About Blog Services Features

What are the primary features of the Blogging Platform?
FindLaw’s blogging platform offers an exclusive dashboard to enable effective blogging. Primary features include:

  • Integrated RSS feed featuring national and local news libraries to assist with idea generation
  • FindLaw Blog Optimizer which will assist you in creating a search engine friendly post
  • Quick Linking feature to allow for easy and effective deeplinking to your website
  • Training Module that provides access to a robust set of blogging and technical training material.

What is the Optimizer and how does it work?
Once a blog article is written, you have the option to click on the Optimizer feature on the lower left-hand side of the platform. This feature will then look at each individual post and will return a list (based on predefined parameters) of items you may want to consider in order to optimize the post.

Additionally, within the Optimizer pop-up is a static link called “tips for every post,” which also contains information you should consider while making the posts. You will then have the option to revisit the blog post and make these changes to create a more effective blog post.

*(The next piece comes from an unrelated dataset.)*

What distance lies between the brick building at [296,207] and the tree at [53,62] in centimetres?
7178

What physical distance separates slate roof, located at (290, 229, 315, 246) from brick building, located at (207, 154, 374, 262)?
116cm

It is important to understand that the Optimizer is designed to provide support for FindLaw clients who are unfamiliar with basic search engine optimization principles. It is not intended to dictate your choices or limit your creativity. It is also not used internally, as the FindLaw blog writers employ a more complex and organic optimization strategy that evolves over time in response to the news cycle, topical and search trends, and the differing needs of new and established blogs. Your best guide in optimizing posts for visibility is to write about topics your community of clients, potential clients and word-of-mouth referrers will find interesting and to use language that is understandable and relatable.

Can I write a blog post for a Practice Area that I am not signed up for?
We encourage you to write articles that are focused on your practice area. By writing articles that are not related to your selected practice area, it may not generate the visibility or traffic that the blog could potentially receive.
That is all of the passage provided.